Sunday, July 13, 2008

"The God of Small Things" by Arundhati Roy

Year of publication: 1997
Genre: novel
Setting and time: Kerala, southwestern India, 1969 and present time
Themes: family life, postcolonial India, caste taboos, communism

Man Booker Prize, 1997

About the author: Arundhati Roy (1961 - ) was born in India to a Syrian Christian mother and a Bengali Hindu father. She spent her childhood in Ayemenem, Kerala, and then studied architecture in Delhi. The God of Small Things (1997) is her first and only novel. Since then, she has been writing about political issues, winning awards for her commitment in social campaigns and advocacy of non-violence.

Plot: It is a story about the childhood experiences of a pair of twins, Rahel and Estha, who become victims of circumstance. The book is a description of how the small things in life build up, translate into people's behavior and affect their lives. The inseparable twins live in Ayemenem, Kerala, with their divorced mother Ammu, their grandmother Mammachi, their uncle Chacko and grand-aunt Baby Kochamma. The story moves back and forth over time as it builds up a picture of the incidents that decimated the household.
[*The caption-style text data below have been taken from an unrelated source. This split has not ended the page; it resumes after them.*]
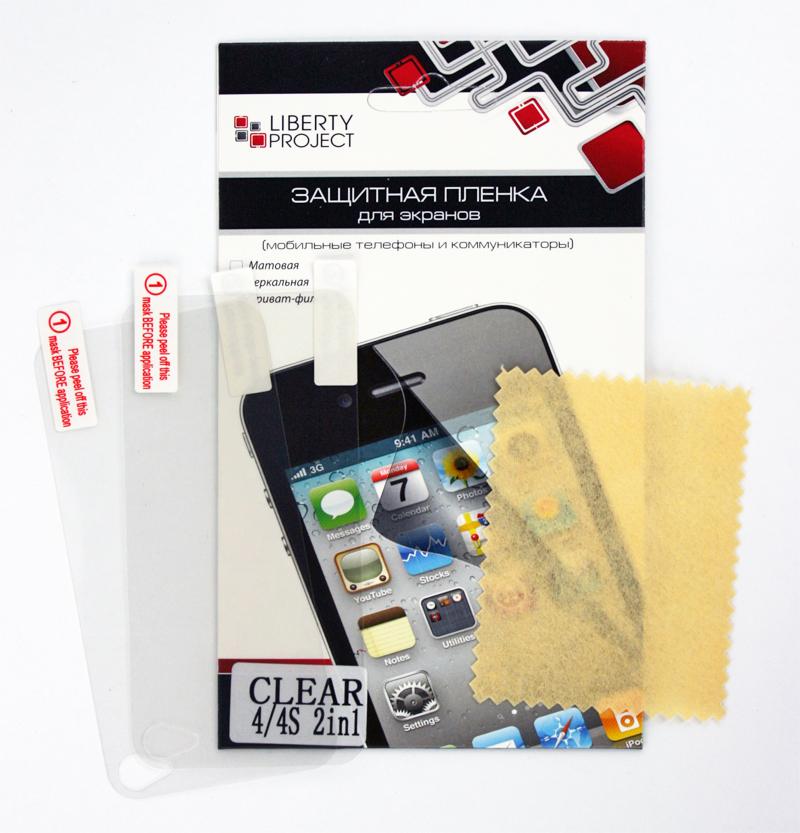 Liberty Project защитная пленка для Apple iPhone 4/4S, двойная прозрачнаяCD014293Комплект защитных пленок Liberty Project предназначены для защиты поверхности экрана и задней части Apple iPhone 4/4S от царапин, потертостей, отпечатков пальцев и прочих следов механического воздействия. Структура пленок позволяет им плотно удерживаться без помощи клеевых составов и выравнивать поверхность при небольших механических воздействиях. Пленки практически незаметны на смартфоне и сохраняют все характеристики цветопередачи и чувствительности сенсора. На защитной пленке есть все технологические отверстия.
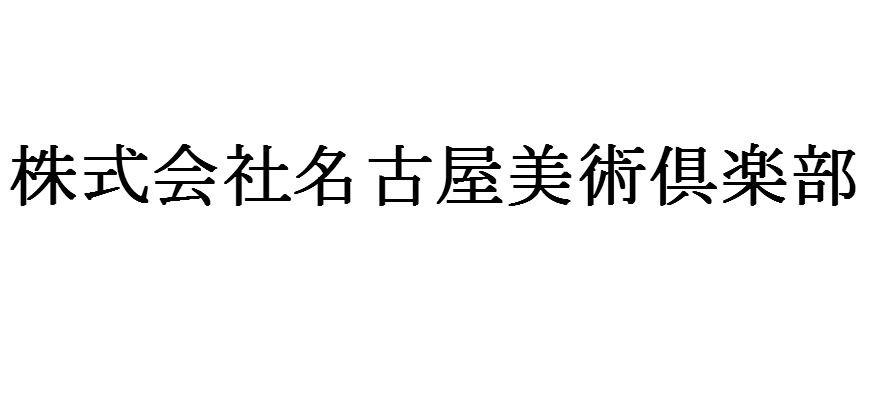 株式会社名古屋美術倶楽部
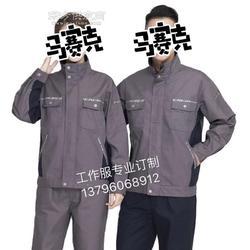 工作服,工作服,工服定制,工作服订制,防护服厂家制衣厂图片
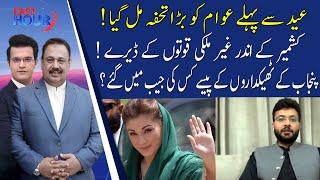 THE LAST HOUR with Rana Azeem   15 July 2021    Farrukh Habib   92NewsUK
Some thoughts: Finally a good book I enjoyed from the beginning to the end! I know, I know… I’m starting to be more and more picky.
Roy’s style has been called ‘lush’, ‘colourful’ and ‘exotic’, but it’s not annoyingly exotic: the characters are not extraordinarily beautiful or mysterious, and the setting not particularly lush. This is exactly what makes the book so beautiful.
This novel appeals to the Western reader because it is not about an ordinary Indian family, but about a family of outsiders. The Mols are a wealthy, anglophile, Syrian Christian family living in Kerala, Southern India. By the way, outsiders in Indian literature seem to appeal to critics and readers alike (novels by Anita Desai and Salman Rushdie often feature outsiders). The only Indian writers the western readers know write in English, so they are most likely outsiders in their country. I liked the fact that this novel is not about the Indian diaspora, like many other recent Indian novels written in English. The God of Small Things is in fact set in India, with Indian characters. As far as I know, the problem of the Indian caste system is usually not addressed in the novels by Lahiri, Desai or even Rushdie, but it is one of the main themes in Roy’s book.
The novel begins as a mystery story: why did Estha stop talking? What happened to Sophie Mol? Why did Ammu die alone in a hotel room? This keeps it alive until the end, when you get to know what happened to this family.
Roy’s use of English is peculiar, almost a new language, with Asian Indian influences and nice puns. The adults - especially uncle Chacko who has lived in England - constantly correct the children and yet only Rahel and Estha can play with the English language (‘she told her to stoppit, so she stoppited’, loved it!).